La poussière retombe rarement sur les grandes affaires industrielles. Sur Lafarge, elle a été soigneusement soufflée. 

Voilà pourtant une enquête tentaculaire, un procès hors norme, un dossier où se croisent une multinationale française, l’État islamique, des salariés syriens envoyés sur des routes tenues par des factions armées, des actionnaires transnationaux qui « ne savaient rien », des dirigeants qui savaient tout, et une justice française qui avance sur la pointe des pieds.

Et malgré tout cela, pas un bandeau sur les chaînes d’info. Pas un débat de soirée électorale. Pas un édito des grands quotidiens qui aiment tant, d’habitude, l’indignation calibrée. L’affaire Lafarge s’est déroulée dans un silence presque géologique.

Il faut dire que le dossier dérange tout le monde.

L’industrie française, qui préfère oublier qu’un champion national a versé des millions à une organisation qui a ensuite assassiné des civils français. Les gouvernements successifs, occupés à soutenir la compétitivité tricolore. La presse économique, trop occupée à commenter le CAC 40 pour regarder ce qu’il laisse derrière lui. Et les chaînes d’info, qui préfèrent tourner en boucle sur la « menace » plutôt que sur l’entreprise française qui l’a alimentée.
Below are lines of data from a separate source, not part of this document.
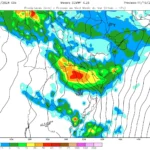 BAIXA PRESSÃO CRUZA O SUL DO BRASIL DE OESTE PARA LESTE COM CHUVA FORTE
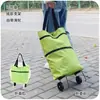Bolsa de compras con ruedas, carrito de supermercado plegable, bolsa portátil de gran capacidad para mujer, herramienta esencial para el hogar y el supermercado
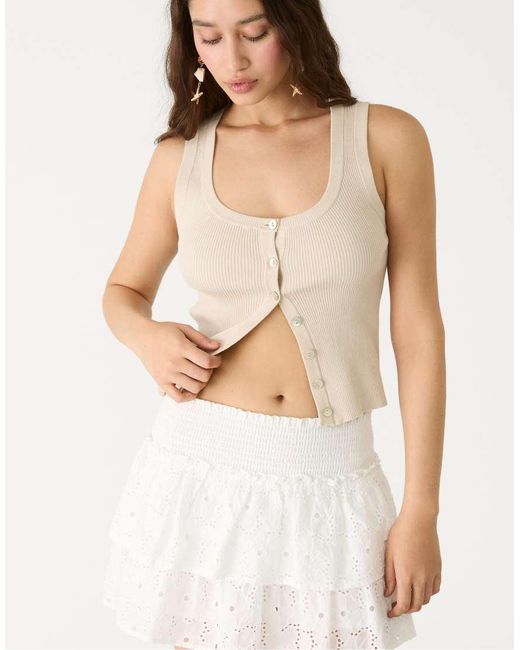 Stradivarius Skort Met Borduursels in het White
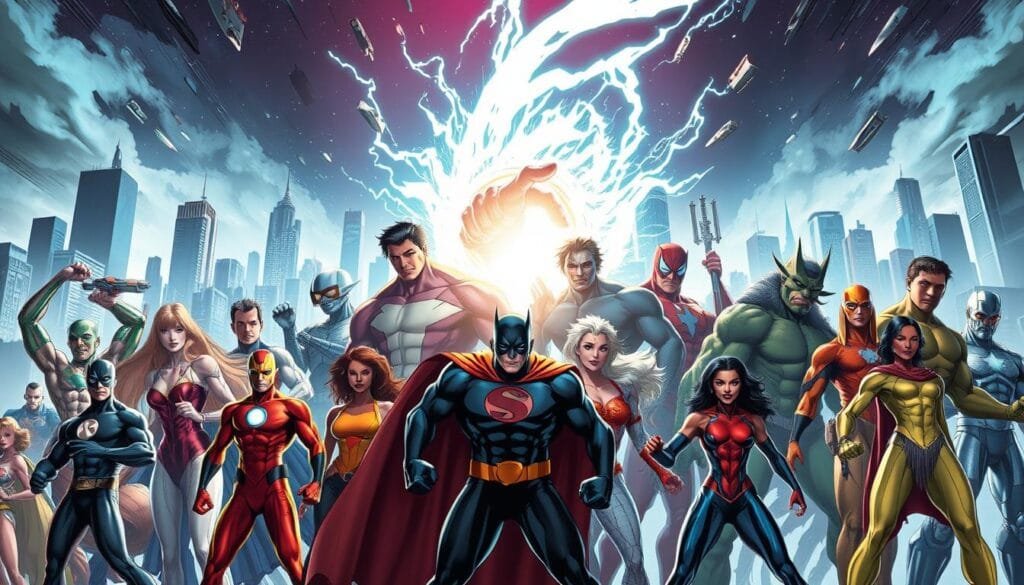 A vibrant, dynamic comic book-inspired scene showcasing a diverse array of superhero character designs. In the foreground, bold, expressive figures strike heroic poses, their costumes and features reflecting a variety of artistic styles - from sleek, minimalist silhouettes to intricate, textured designs. In the middle ground, a dynamic energy field or power effect swirls, casting an otherworldly glow. The background features a futuristic cityscape, with skyscrapers and technological elements blending seamlessly with organic, naturalistic elements. The lighting is dramatic, with high-contrast shadows and highlights, creating a cinematic, larger-than-life atmosphere. The overall mood is one of boundless creativity, innovation, and the boundless potential of the superhero genre.
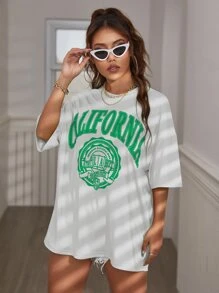 SHEIN Unity 字母圖案落肩T恤 - 白色 - 查看 3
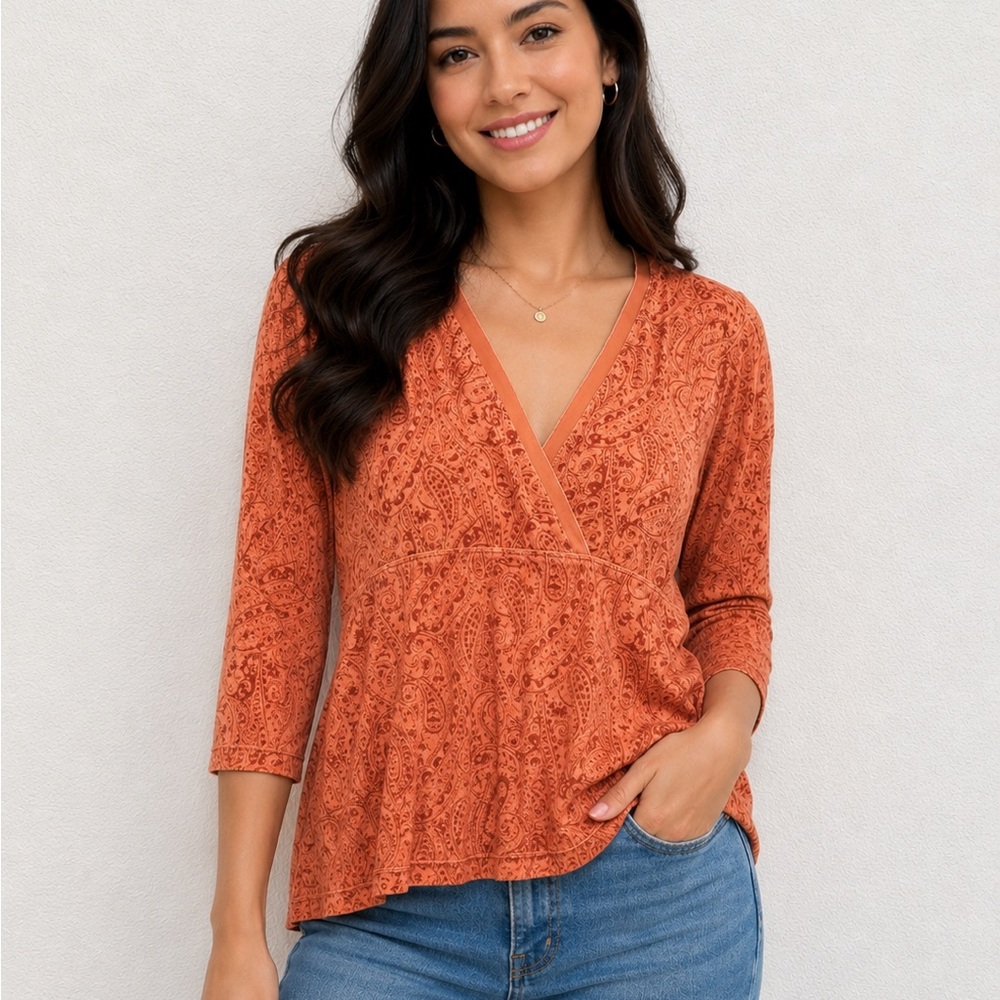 J. Jill Paisley Coralโ Crewneck Knit Top M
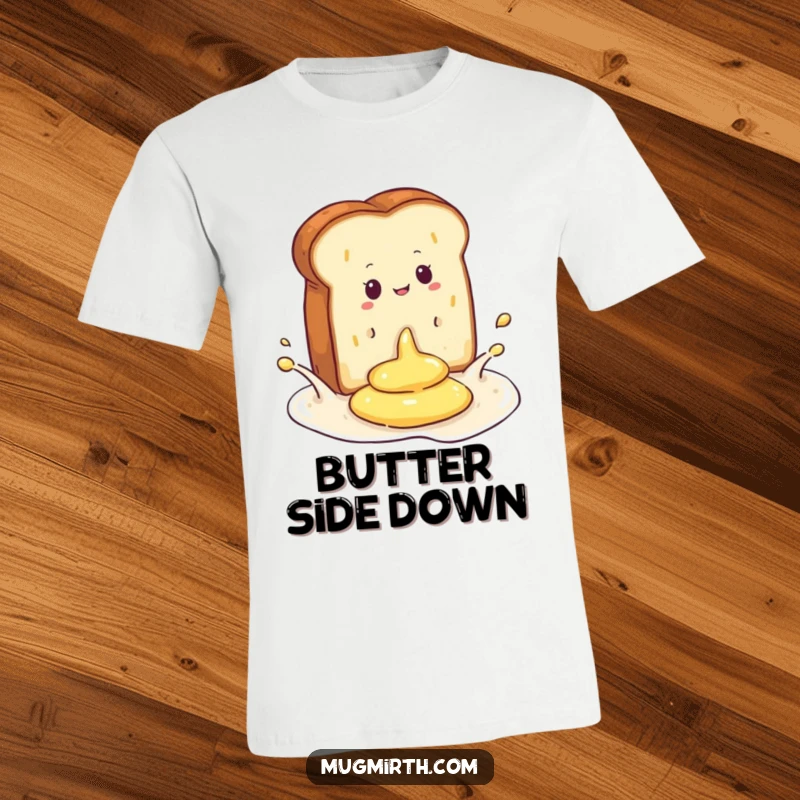 Funny t-shirt capturing the exact moment a slice of toast plummets into a tub of butter, a relatable food fail.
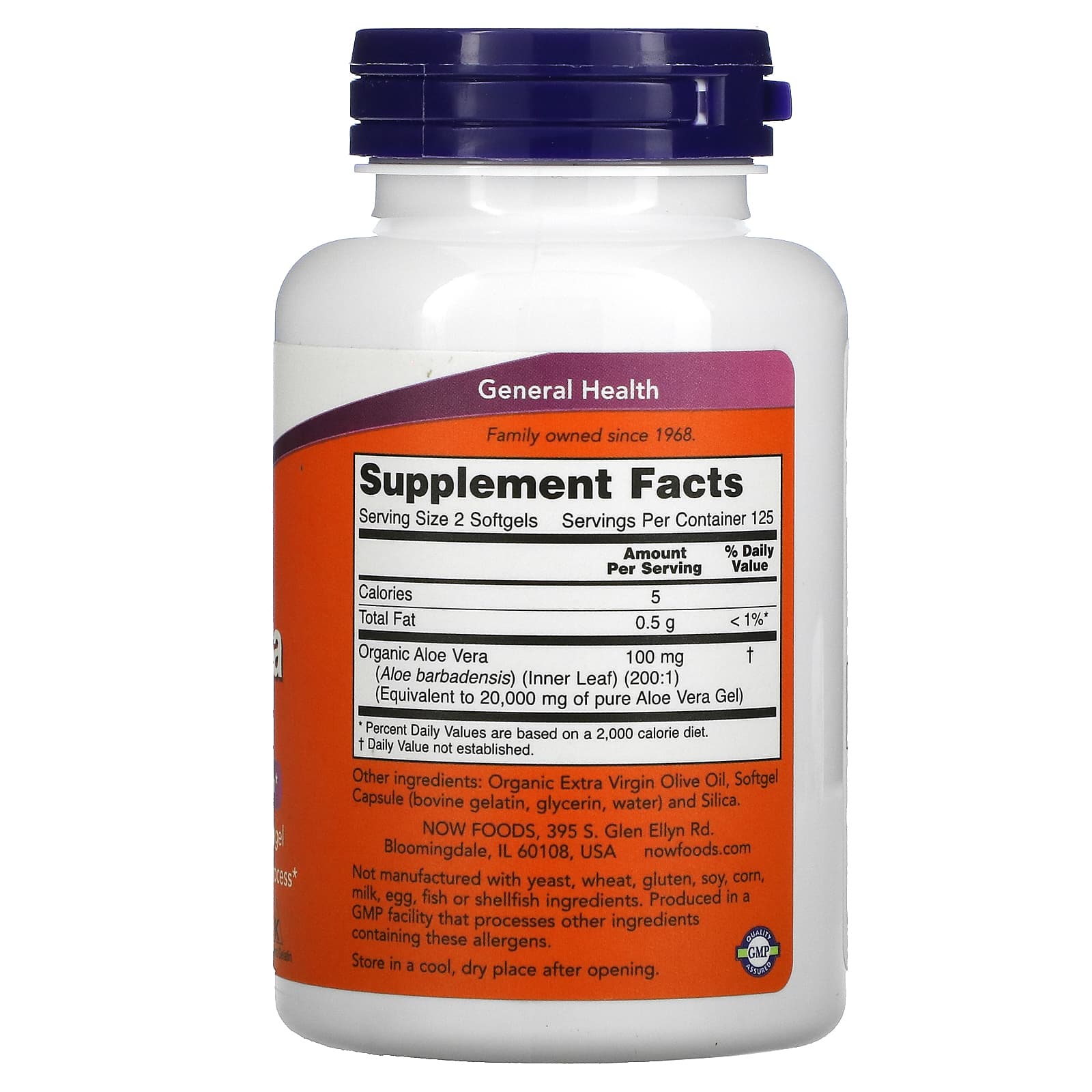 Aloe Vera 10,000 mg, 250 cápsulas, Now Foods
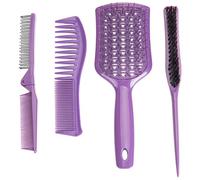 Healeved Set de 4 Peines Anchos para Peinar el Cabello Diseño Antitirones para Hombres y Mujeres en Corte de Pelo y Estilismo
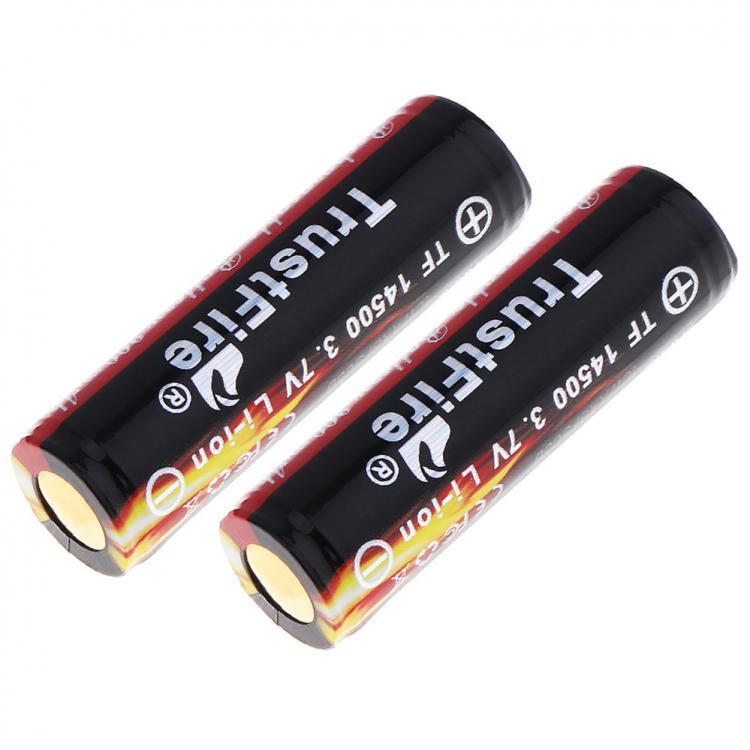 shopping סוללות ומטענים 2PCS TrustFire 3.7V 900mAh 14500 Li-ion Rechargeable Battery Lithium Ion Batteries With Protected PCB for LED Flashlights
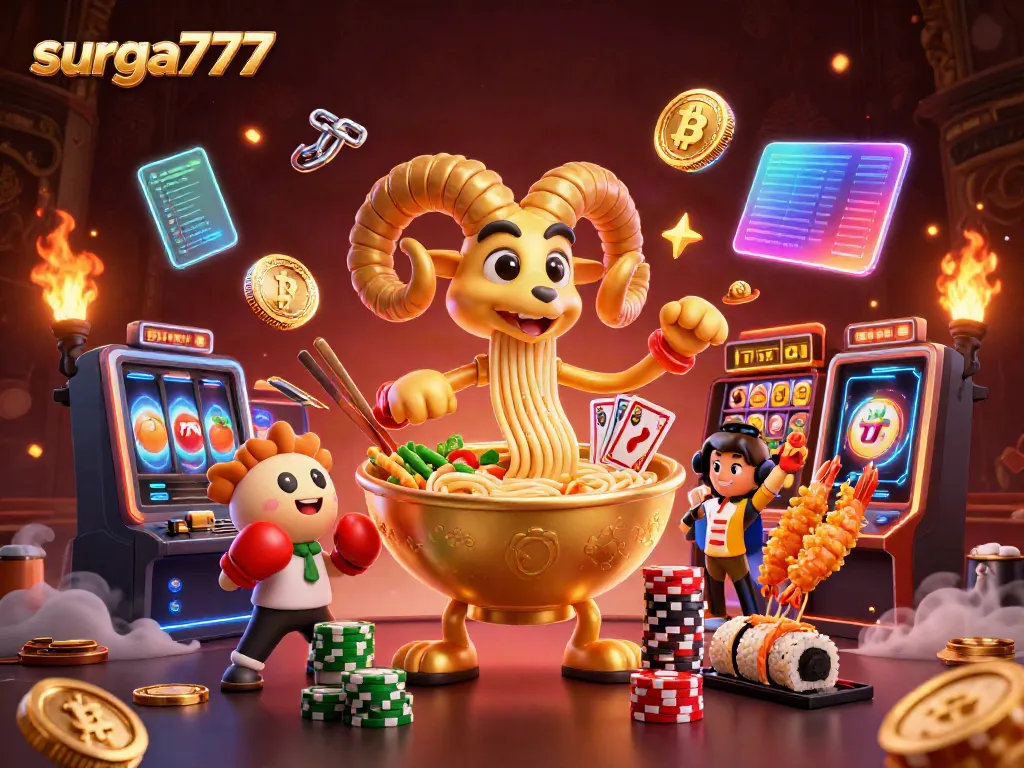 Experience thrilling casino action with surga777 as a giant ramen bowl and characters engage in slot games.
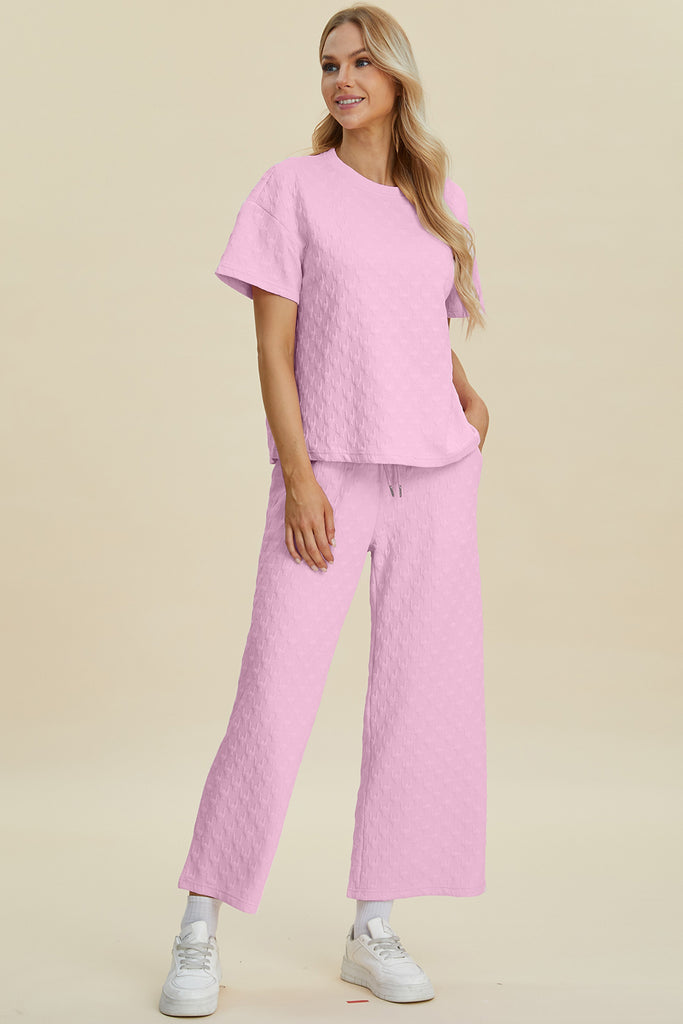 Double Take Full Size Texture Round Neck Short Sleeve Top and Pants Set-Timber Brooke Boutique, Online Women's Fashion Boutique in Amarillo, Texas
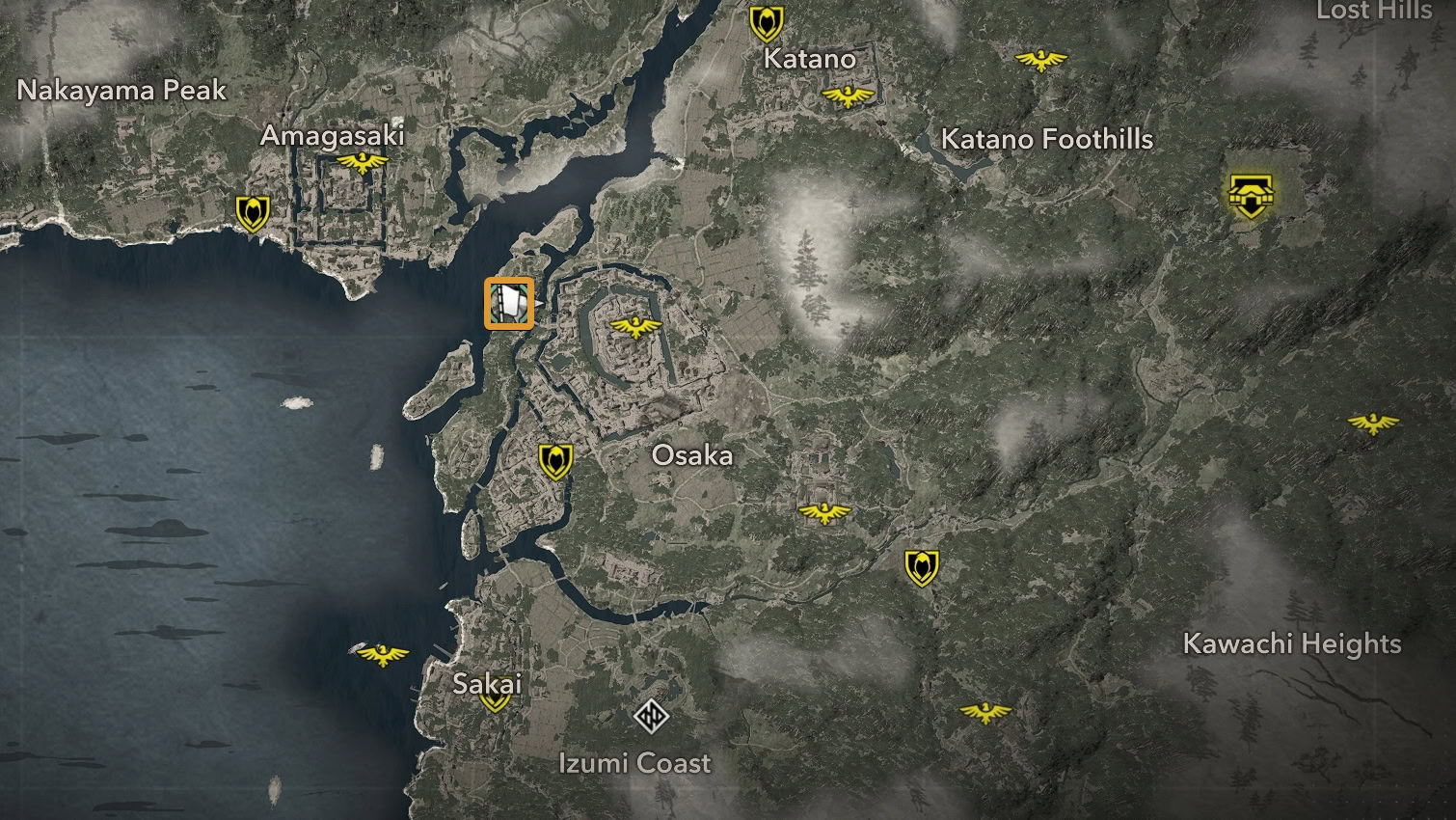 Oda Clan Kamon Location Map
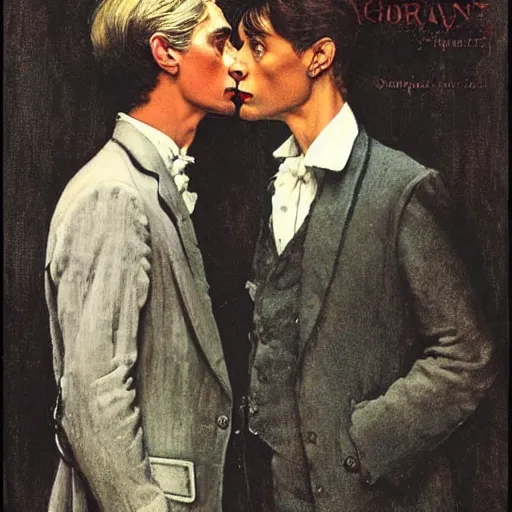 Prompt: dorian gray illustrated by norman rockwell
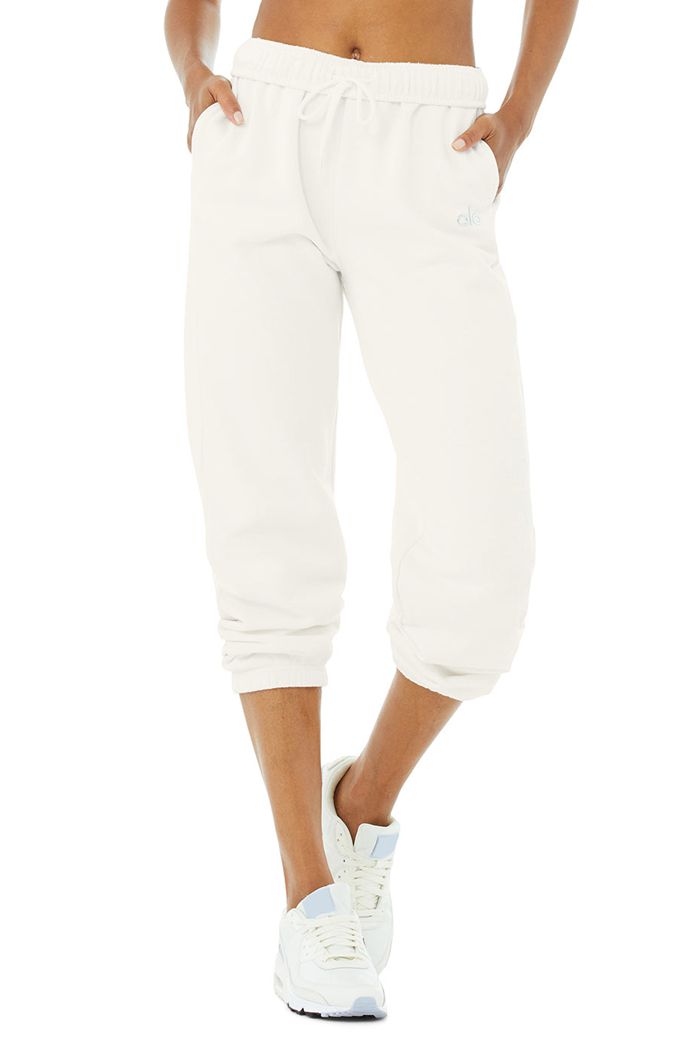 White Alo Yoga Accolade Sweat Women's Pants | 18570JLBA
À l’approche des dix ans des attentats du 13 novembre 2015, ce procès aurait dû soulever un débat national, une catharsis collective, une série de questions au Parlement, au Conseil des ministres, dans les rédactions. Ce fut… un dossier parmi d’autres, coincé entre deux reportages sur le temps qu’il fera demain et un débat sur la hausse du prix du café.

Reste la question taboue, celle que les députés n’ont jamais posée, que les commissions n’ont jamais voulu ouvrir, que les gouvernements n’ont jamais effleurée, comment expliquer qu’une entreprise financée depuis des décennies par fonds publics, soutenue par la Banque Européenne d’Investissement (BEI), l’Agence Française de Développement (AFD) et protégée par les ambassadeurs quand il le fallait, n’ait jamais fait l’objet d’une seule commission d’enquête parlementaire ?

Réponse simple, politiquement incorrecte, mais documentée par huit ans de silence, Lafarge est trop gros pour déranger, trop transversal pour être exposé, trop lié à trop de monde pour être réellement interrogé. 

On ne crée pas une commission d’enquête sur un système dont tout le monde profite. On ne convoque pas des dirigeants que l’on croise aux réceptions de l’Élysée. On ne déterre pas un dossier qui pourrait éclabousser l’État, les actionnaires, les banques publiques, les diplomaties, les cabinets ministériels et les vieux réseaux industriels. On laisse filer, en espérant que la poussière retombera avant que quelqu’un éternue.

Lafarge aura donc traversé une guerre, payé une organisation terroriste, mis en danger ses salariés syriens, affolé ses actionnaires et fini dans un procès historique… Sans jamais vraiment troubler l’ordre médiatique. Une tornade pour l’entreprise. Un séisme pour la justice. Un drame pour les salariés.

Mais pour la France, rien qu’un courant d’air.

La poussière retombera.

Toute la question demeure de savoir sur qui.